Cold Spring Harbor Laboratory, 1 Bungtown Road, Cold Spring Harbor, NY 11724, USA.
Proc Natl Acad Sci U S A. 2012 Jan 17;109(3):E103-10. doi: 10.1073/pnas.1106233109. Epub 2011 Dec 29.
Genomic copy number variation underlies genetic disorders such as autism, schizophrenia, and congenital heart disease. Copy number variations are commonly detected by array based comparative genomic hybridization of sample to reference DNAs, but probe and operational variables combine to create correlated system noise that degrades detection of genetic events. To correct for this we have explored hybridizations in which no genetic signal is expected, namely "self-self" hybridizations (SSH) comparing DNAs from the same genome. We show that SSH trap a variety of correlated system noise present also in sample-reference (test) data. Through singular value decomposition of SSH, we are able to determine the principal components (PCs) of this noise. The PCs themselves offer deep insights into the sources of noise, and facilitate detection of artifacts. We present evidence that linear and piecewise linear correction of test data with the PCs does not introduce detectable spurious signal, yet improves signal-to-noise metrics, reduces false positives, and facilitates copy number determination.
基因组拷贝数变异是导致自闭症、精神分裂症和先天性心脏病等遗传疾病的基础。

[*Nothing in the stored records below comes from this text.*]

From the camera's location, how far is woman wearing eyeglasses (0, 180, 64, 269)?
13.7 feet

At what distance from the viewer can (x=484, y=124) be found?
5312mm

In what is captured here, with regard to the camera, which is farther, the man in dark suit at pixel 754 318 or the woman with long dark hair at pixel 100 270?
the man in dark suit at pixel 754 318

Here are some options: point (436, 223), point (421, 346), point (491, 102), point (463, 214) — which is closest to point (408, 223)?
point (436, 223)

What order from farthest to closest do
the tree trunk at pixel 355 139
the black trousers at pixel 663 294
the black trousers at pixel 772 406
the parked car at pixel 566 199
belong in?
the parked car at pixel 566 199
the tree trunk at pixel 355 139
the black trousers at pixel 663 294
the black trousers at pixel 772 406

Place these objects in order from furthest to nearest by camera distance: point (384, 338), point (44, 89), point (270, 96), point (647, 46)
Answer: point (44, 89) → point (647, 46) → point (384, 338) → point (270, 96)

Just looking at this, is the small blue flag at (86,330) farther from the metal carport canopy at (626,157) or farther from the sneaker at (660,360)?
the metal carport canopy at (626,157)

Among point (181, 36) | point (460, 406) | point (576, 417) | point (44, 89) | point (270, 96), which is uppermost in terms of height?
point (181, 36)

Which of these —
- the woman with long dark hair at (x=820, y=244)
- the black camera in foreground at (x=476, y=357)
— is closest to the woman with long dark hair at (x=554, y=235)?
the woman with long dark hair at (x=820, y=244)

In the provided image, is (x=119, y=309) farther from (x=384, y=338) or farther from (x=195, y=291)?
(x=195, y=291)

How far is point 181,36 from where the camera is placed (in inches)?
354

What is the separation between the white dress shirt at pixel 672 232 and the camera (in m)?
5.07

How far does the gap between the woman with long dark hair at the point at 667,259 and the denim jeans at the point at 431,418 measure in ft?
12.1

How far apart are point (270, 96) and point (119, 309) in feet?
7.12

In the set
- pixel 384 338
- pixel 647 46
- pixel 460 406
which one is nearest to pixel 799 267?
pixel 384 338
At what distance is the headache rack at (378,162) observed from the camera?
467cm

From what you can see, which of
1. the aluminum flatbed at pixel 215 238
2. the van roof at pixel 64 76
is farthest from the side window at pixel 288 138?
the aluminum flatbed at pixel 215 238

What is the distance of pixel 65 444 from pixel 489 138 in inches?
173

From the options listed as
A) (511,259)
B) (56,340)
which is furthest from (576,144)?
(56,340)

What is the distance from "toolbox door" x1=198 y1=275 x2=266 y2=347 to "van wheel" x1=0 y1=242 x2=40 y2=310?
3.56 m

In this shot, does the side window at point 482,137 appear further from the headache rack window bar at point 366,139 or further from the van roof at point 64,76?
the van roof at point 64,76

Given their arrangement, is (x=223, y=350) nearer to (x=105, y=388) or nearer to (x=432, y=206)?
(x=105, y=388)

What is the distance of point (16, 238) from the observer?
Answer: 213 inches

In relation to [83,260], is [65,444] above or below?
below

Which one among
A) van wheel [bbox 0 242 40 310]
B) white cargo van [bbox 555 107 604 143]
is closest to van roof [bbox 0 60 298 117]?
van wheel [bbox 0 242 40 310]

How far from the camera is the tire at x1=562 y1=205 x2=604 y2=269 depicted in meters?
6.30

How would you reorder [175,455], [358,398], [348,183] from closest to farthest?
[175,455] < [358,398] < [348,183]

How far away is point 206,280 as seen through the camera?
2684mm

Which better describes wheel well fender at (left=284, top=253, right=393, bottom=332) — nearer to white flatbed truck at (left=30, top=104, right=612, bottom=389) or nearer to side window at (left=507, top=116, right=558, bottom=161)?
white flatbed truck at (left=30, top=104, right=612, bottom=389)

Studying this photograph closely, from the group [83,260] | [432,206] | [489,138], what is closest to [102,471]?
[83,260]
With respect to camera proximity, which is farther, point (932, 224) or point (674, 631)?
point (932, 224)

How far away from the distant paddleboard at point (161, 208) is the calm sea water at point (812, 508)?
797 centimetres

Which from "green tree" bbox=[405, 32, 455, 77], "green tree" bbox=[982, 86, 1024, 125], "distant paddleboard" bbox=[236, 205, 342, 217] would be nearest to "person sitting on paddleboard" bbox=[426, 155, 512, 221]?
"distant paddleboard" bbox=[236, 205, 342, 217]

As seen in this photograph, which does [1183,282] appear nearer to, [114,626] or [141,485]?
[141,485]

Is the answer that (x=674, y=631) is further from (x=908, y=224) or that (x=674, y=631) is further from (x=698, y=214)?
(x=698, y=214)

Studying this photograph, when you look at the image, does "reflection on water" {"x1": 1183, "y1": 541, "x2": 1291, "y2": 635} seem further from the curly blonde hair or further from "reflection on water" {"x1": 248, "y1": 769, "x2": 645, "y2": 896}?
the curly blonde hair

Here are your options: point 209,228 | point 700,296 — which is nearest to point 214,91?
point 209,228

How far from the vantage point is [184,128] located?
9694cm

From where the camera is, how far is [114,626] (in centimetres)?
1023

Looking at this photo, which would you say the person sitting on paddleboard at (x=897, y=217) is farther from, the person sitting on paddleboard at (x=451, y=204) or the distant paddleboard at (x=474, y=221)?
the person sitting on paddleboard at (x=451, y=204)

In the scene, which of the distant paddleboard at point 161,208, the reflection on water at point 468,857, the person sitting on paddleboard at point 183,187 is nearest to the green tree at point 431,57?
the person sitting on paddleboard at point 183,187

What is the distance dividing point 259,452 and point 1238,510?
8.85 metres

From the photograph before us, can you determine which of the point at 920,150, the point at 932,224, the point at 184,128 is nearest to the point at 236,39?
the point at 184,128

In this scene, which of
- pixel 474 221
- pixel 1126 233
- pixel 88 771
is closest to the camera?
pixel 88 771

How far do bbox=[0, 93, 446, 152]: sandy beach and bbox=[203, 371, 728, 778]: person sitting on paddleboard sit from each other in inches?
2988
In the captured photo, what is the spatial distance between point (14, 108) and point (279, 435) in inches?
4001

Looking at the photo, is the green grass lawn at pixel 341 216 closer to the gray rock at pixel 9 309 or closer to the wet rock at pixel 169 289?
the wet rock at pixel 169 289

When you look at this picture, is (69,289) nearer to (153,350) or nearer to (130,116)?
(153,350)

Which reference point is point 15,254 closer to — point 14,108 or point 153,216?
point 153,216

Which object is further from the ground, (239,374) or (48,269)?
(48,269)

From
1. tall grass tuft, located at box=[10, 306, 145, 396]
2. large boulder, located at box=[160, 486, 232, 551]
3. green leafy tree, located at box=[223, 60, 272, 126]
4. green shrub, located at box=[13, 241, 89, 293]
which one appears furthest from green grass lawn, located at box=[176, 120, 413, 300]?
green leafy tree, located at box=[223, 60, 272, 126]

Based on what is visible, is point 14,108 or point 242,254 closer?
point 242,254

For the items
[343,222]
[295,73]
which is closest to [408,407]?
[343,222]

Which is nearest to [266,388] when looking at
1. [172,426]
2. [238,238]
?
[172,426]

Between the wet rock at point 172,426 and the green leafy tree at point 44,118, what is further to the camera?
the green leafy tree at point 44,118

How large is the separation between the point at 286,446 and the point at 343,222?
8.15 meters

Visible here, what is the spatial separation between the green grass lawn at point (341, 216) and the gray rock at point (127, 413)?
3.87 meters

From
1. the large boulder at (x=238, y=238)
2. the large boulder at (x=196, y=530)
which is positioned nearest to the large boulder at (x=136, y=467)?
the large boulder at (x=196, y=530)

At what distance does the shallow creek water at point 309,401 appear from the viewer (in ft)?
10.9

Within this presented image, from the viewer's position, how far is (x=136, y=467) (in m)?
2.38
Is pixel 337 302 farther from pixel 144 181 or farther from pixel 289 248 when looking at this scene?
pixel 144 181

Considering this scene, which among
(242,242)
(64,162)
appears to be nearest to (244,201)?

通过对样本和参考 DNA 进行基于阵列的比较基因组杂交,可以检测到拷贝数变异,但探针和操作变量的组合会产生相关的系统噪声,从而降低对遗传事件的检测能力。为了解决这个问题,我们探索了在没有预期遗传信号的情况下进行杂交,即“自-自”杂交(SSH),比较来自同一基因组的 DNA。我们表明,SSH 可以捕获样品-参考(测试)数据中存在的各种相关系统噪声。通过 SSH 的奇异值分解,我们能够确定这些噪声的主成分(PCs)。这些 PCs 本身深入揭示了噪声的来源,并有助于发现伪影。我们提供的证据表明,用 PCs 对测试数据进行线性和分段线性校正不会引入可检测的虚假信号,但可以提高信噪比度量,减少假阳性,并有助于确定拷贝数。